## Document excerpt
--- START ---

Amid Memory Loss, Grandparents, 86 and 89, Reflect on 7 Decades of Being in Love
In a piece titled, 'In Life and Love,' a college senior sat down with his grandparents, and captured a moment of reflection in their 74 year relationship.
A grandson's touching video tribute proves that even Alzheimer's is no threat against this couple's seven decades of love.
"I haven't really had the opportunity to have both of them look me in the eye, and [have them] tell me what they're going through," Maller told IE.com.
In a video titled, A Life In Love, the college senior sat down with his grandparents and captured a moment of reflection in their 74 year relationship.
Sylvia Paley met her future husband, Alfred, when she was 14, and he was 17. They had run into each other on the subway when the man was on his way to prom. He soon asked Sylvia to join him.
When the Navy man left later that year to join the war, Maller said Sylvia moved in with his mom, and by the time he returned, they married.
In addition to raising three children in a small town in Long Island, Alfred spent most of his life as an engineer and Sylvia worked at Macy's in New Jersey.
Now, as their grandchildren are beginning to grow up, the couple who has been married 67 years, face new challenges.
"It must be love, because I don't want to be with anyone else," Sylvia, 86, said in the video. "I think that's what's frustrating to him now. He's having memory loss."
Maller said his grandfather, 89, was recently diagnosed with Alzheimer's and is still in his early stages of the disease.
"He can still contribute, but during dinner, he's really quiet, and he spends way more time looking at us," Maller told IE.com. "I've asked him about it, and he said, 'It' all working in my head, but when I open my mouth, the words don't come out anymore.'"
"Sometimes I don't understand what's going on," Alfred said in the video.
Maller also said that his grandfather suffered from crippling arthritis for as long as he can remember.
"His fingers and joints are so beat up that his fingers are pointed in different directions," Maller said. "He's had a really good sense of humor but I think that's a really hard thing for him. His whole life is working with his hands."
"Their resilience and their will to keep living and keep their quality of life is... what keeps them going," Maller said.
Maller told IE.com that the video was also an opportunity for him to transition to the next chapter of his life, as the youngest of Alfred and Sylvia's grandchildren.
"I'm still the baby, and I still like being the baby, but now everyone in my family understands what I do and why I do it," he said.

--- END ---

## Extracted data
--- START ---

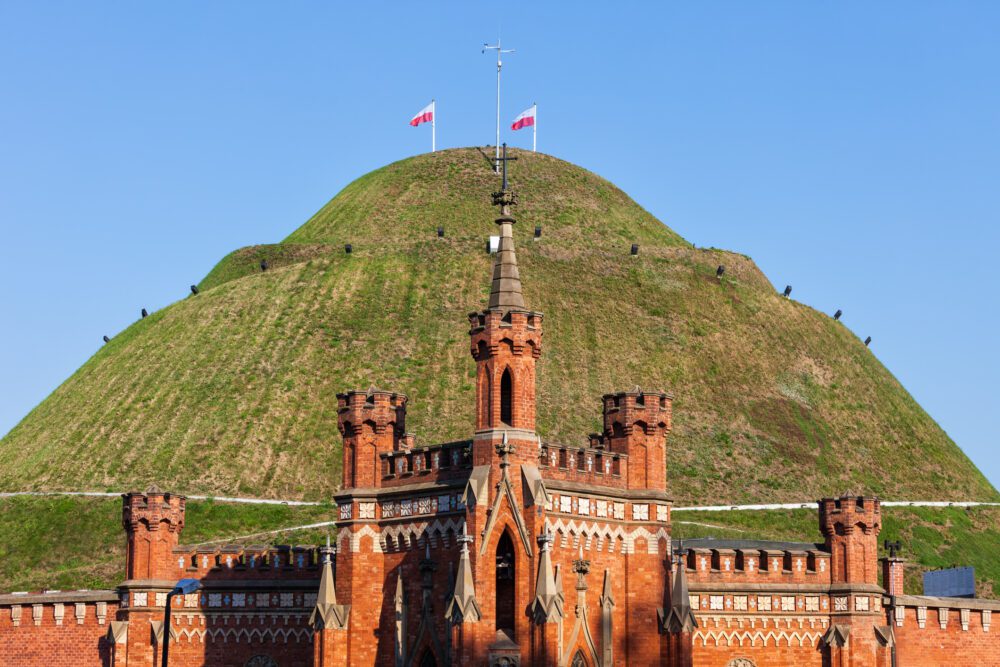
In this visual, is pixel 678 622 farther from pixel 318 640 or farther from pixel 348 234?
pixel 348 234

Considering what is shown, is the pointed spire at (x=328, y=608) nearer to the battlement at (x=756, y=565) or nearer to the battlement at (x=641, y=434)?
the battlement at (x=641, y=434)

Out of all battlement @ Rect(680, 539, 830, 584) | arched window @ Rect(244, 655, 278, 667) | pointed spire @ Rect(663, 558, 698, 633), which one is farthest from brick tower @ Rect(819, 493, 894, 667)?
arched window @ Rect(244, 655, 278, 667)

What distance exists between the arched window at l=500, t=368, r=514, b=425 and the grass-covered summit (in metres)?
72.2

--- END ---

## Task requirements
1) Answer these questions about the grandparents article, one line each:
(a) How old were Sylvia and Alfred when they met?
(b) Where did Sylvia work?
(c) What disease was Alfred recently diagnosed with?
2) Duplicate the stretch of the grandparents article from "Sylvia Paley met" through "of the disease.".

## Task results
1)
(a) Sylvia was 14 and Alfred was 17.
(b) At Macy's in New Jersey.
(c) Alzheimer's.

2)
Sylvia Paley met her future husband, Alfred, when she was 14, and he was 17. They had run into each other on the subway when the man was on his way to prom. He soon asked Sylvia to join him.
When the Navy man left later that year to join the war, Maller said Sylvia moved in with his mom, and by the time he returned, they married.
In addition to raising three children in a small town in Long Island, Alfred spent most of his life as an engineer and Sylvia worked at Macy's in New Jersey.
Now, as their grandchildren are beginning to grow up, the couple who has been married 67 years, face new challenges.
"It must be love, because I don't want to be with anyone else," Sylvia, 86, said in the video. "I think that's what's frustrating to him now. He's having memory loss."
Maller said his grandfather, 89, was recently diagnosed with Alzheimer's and is still in his early stages of the disease.